株式会社オロは2022年9月30日、「“経営の見える化”に関する実態調査」の結果を発表した。調査期間は2022年8月26日~9月1日で、全国のIT・広告・コンサルティング業などのナレッジワーカー983名から回答を得た。調査から、「経営の見える化」を実施している企業と、実施していない企業との間で売上目標の達成率などに差が生じていることや、経営の可視化における課題が明らかとなった。

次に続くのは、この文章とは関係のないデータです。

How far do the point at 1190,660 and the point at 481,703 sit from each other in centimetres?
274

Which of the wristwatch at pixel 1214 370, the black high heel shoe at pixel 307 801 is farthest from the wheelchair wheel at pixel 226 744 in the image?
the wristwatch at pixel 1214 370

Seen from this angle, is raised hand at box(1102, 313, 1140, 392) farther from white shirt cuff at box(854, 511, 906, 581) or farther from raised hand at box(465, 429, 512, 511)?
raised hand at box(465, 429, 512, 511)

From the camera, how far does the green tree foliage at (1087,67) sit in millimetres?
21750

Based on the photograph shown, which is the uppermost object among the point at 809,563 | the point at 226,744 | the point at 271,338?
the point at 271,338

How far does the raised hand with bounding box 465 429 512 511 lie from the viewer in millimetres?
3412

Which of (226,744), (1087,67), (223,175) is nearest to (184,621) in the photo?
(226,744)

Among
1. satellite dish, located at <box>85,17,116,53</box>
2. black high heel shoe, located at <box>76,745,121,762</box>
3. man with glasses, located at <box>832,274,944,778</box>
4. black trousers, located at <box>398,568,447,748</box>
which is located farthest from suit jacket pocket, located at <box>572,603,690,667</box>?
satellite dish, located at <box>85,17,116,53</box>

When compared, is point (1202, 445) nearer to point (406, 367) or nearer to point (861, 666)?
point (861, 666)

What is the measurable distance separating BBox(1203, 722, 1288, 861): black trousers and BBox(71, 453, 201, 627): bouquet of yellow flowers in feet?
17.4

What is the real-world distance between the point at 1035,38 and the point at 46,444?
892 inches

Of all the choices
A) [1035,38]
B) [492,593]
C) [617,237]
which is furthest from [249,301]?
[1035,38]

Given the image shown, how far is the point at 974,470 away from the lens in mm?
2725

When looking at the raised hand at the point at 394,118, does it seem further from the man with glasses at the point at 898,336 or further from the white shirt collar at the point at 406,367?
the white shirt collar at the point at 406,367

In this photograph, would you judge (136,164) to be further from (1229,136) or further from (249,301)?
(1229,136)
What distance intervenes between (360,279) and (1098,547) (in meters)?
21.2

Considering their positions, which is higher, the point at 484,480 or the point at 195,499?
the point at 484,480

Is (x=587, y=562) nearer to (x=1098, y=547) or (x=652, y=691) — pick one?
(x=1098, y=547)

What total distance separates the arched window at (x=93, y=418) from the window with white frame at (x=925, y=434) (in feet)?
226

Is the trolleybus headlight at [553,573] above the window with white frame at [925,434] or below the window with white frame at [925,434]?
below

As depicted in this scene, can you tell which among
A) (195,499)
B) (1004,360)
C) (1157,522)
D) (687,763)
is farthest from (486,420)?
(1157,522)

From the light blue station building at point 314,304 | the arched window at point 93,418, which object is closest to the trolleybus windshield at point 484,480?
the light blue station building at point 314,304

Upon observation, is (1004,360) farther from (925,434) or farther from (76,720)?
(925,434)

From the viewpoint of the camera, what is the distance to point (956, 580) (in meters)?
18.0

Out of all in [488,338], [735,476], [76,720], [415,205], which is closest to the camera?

経営管理に「自社システム」や「ERP」を活用する企業が約4割
“経営の見える化”に取り組む企業は、そうでない企業に比べてどのような効果が得られているのだろうか。まず、オロは「自社ではどのようなシステムを活用し経営管理を行っているか」を尋ねた。すると「クラウドツールや自社独自のシステムなど複数のシステムを組み合わせている」が最多の23.3%、次いで「ERPを活用している」が16%となり、“システムやERPを経営管理に活用している”との回答の合計は39.3%だった。また、「紙帳票やExcelを活用」は19.1%で、約2割がシステムを活用していない実態も明らかとなった。ERPを活用する企業は売上目標達成度合いが高い傾向に
同社が、「経営管理の方法」と「売上目標達成度」をクロス集計し、両者の関連度を調べると、「売上目標を達成」した割合は、「ERPを活用」とした企業が67.5%で最も多くなった。以下、「複数のシステム」が61.5%、「紙帳票・Excel」が44.7%だった。経営管理にERPを活用している企業では、そうでない企業に比べて目標達成の度合いが高いことがうかがえる。なお、集計は「ERPを活用」、「クラウドツールや自社独自のシステムを複数組み合わせ活用」、「紙帳票やExcelを活用」の3つの回答について、それぞれ直近3年間の業績(売上)の目標達成具合を調査している。
“経営の見える化”を行う企業は売上目標達成度が高い
続いて同社が、「自社の経営状況を表す数字をリアルタイムで確認できる“経営の見える化”を行っているか」を尋ねると、「行っている」が26.7%、「行っていない」は49.4%という結果となったという。同社はこの回答を基に、「経営の見える化」の有無と「直近3年間の業績(売上)の目標達成具合」の関わりを探るクロス集計を行った。すると、「経営の見える化を行っている」とする企業の売上目標達成度は64.9%、「行っていない」は42.8%となり、両者には約1.5倍の差があることがわかった
“経営の見える化”が従業員エンゲージメントにも効果を発揮
さらに同社は、「経営の見える化」と「従業員エンゲージメント」の関わりを探るクロス集計を行っている。すると、経営の見える化を「行っている」企業では、「従業員エンゲージメントが高い」とする割合が64.5%だった。一方で、「行っていない」とする企業の同割合は28.4%にとどまった。経営状況の見える化は、従業員エンゲージメントの向上につながることが推測できる。“経営の見える化“への壁は「データ入力・蓄積などの運用面」や「業務の標準化」など
最後に、「自社における“経営の見える化”の障壁」について尋ねると、「データ入力・蓄積などの運用を現場に徹底させることが困難」が17.6%で最多となった。以下、「業務が標準化されておらず、データ収集が不可能」が14.6%、「人件費を含めた損益管理(プロジェクト別原価計算)の難易度が高い」が13.7%、「経営幹部が経営状況を把握していれば十分」が13.2%、「経営数字の使い方がイメージできない」が11.5%、「事業規模を考えると、“見える化”は不要」が9.5%、「売上だけ管理していればよい」が5.8%と続いた。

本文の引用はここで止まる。